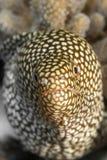Белая изреченная мурена Стоковое Изображение RF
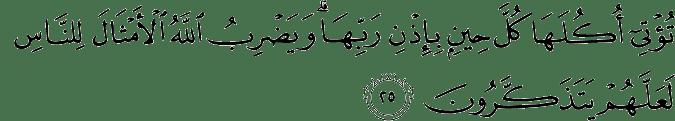 Surat Ibrahim Ayat 25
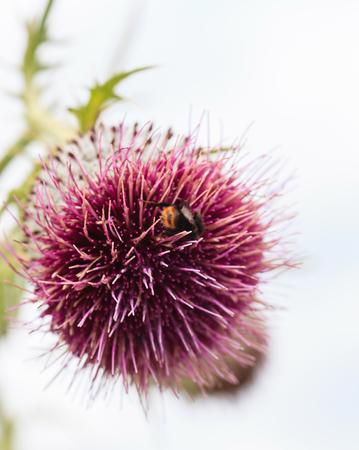 꽃에 꿀벌 스톡 콘텐츠 - 83006700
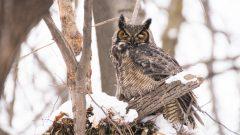 Un Grand-duc d'Amérique perché sur une branche en hiver.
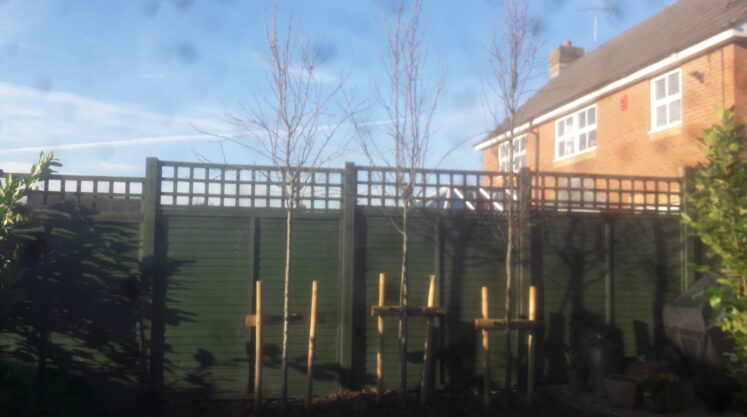 Screening the Neighbours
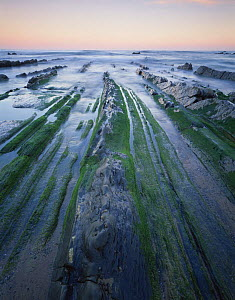 Rock formations on Barrika beach at low tide, Bilbao, Basque country, Spain, October 2008  -  Wild Wonders of Europe / Popp-Ha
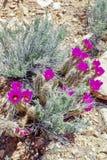 Fleurs de cactus de printemps, région rouge de conservation de roche, Nevada photo stock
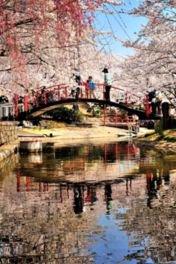 朝日山森林公園の桜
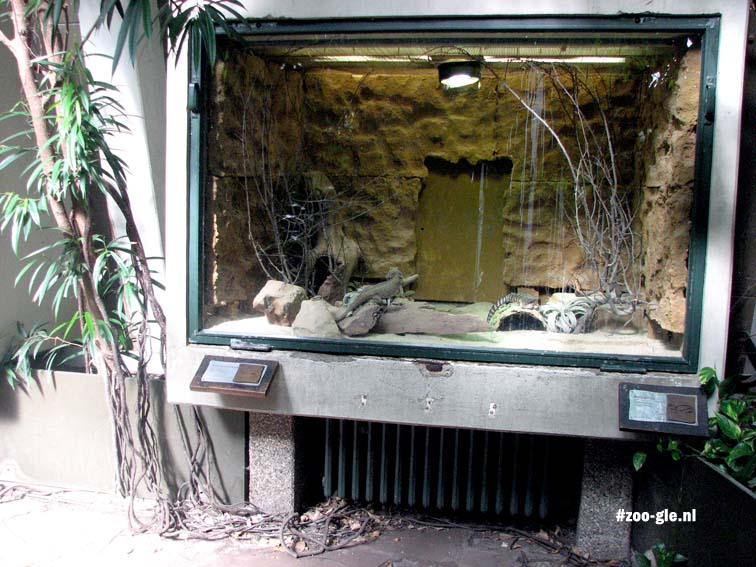 2007 Reptiles and heating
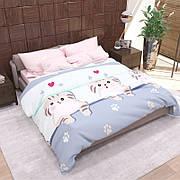 Комплект постельного белья Руно полуторный бязь подростковый арт.1.114Г_4142(А+В)_1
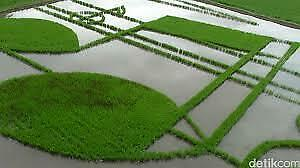 New Very cool rice fields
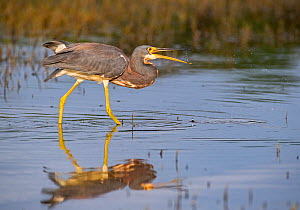 Tricoloured Heron (Egretta tricolor) fishing, tossing prey in beak. At dusk, Myakka River State Park, Florida, USA, March.  -  George  Sanker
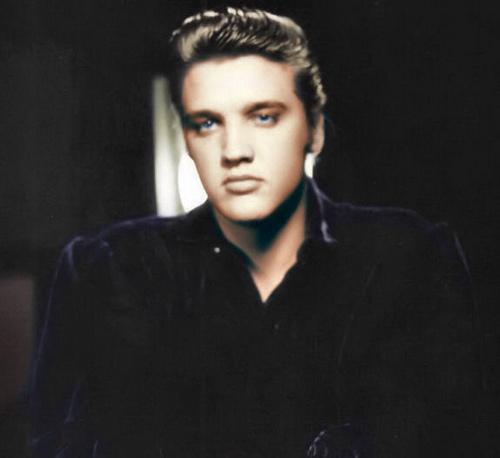 Elvis-1956-elvis-presley-9207406-500-458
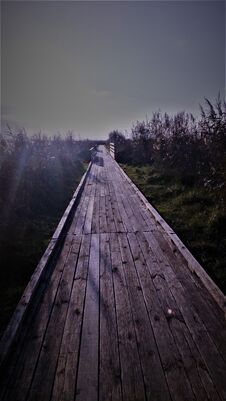 Free Panorama On A Path In The Marshes Stock Photography - 195451542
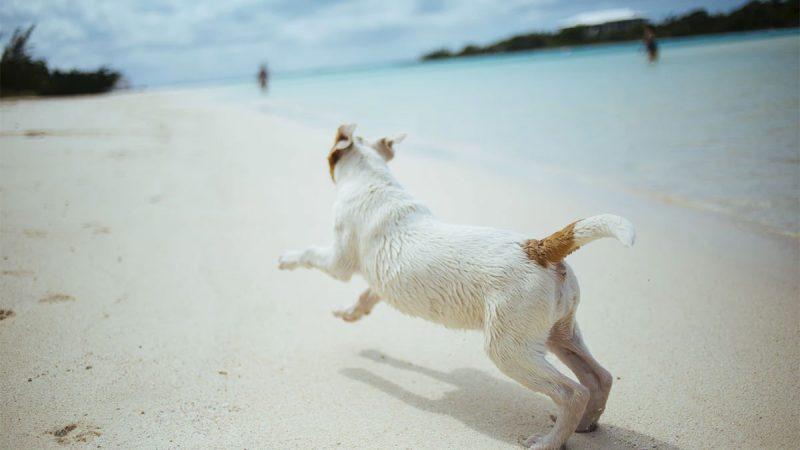 12 playas para perros en Florida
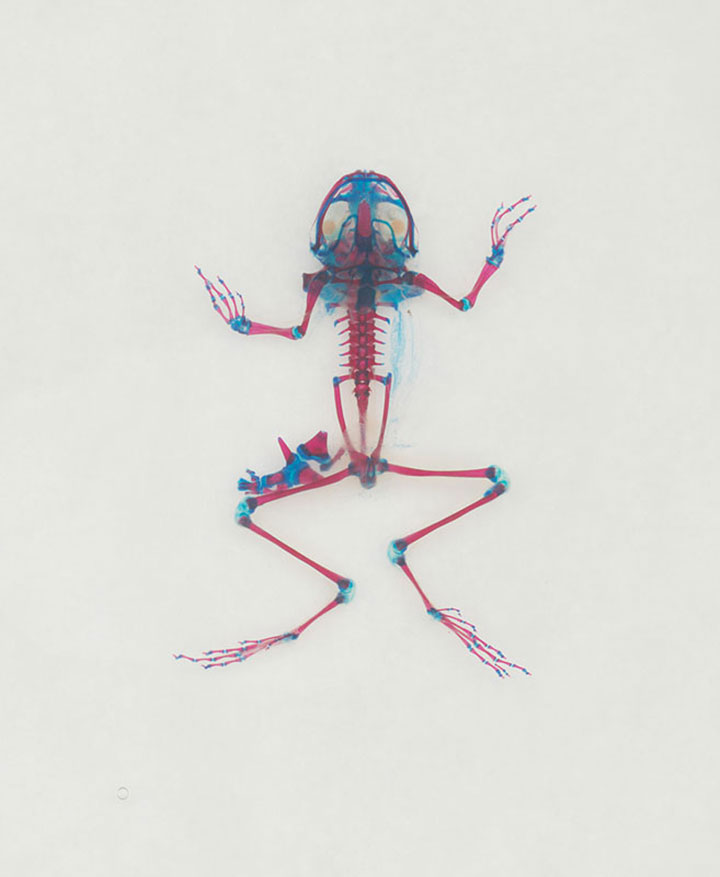 Reliquaries: Stunning Portraits Reveal Malformations In Frogs And Tadpoles-5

■ Work request ■
Copy, word for word, the entries above from the first line to the line that holds "Rock formations on". Drop the pictures.

■ Response box ■
Белая изреченная мурена Стоковое Изображение RF
 Surat Ibrahim Ayat 25
 꽃에 꿀벌 스톡 콘텐츠 - 83006700
 Un Grand-duc d'Amérique perché sur une branche en hiver.
 Screening the Neighbours
 Rock formations on Barrika beach at low tide, Bilbao, Basque country, Spain, October 2008  -  Wild Wonders of Europe / Popp-Ha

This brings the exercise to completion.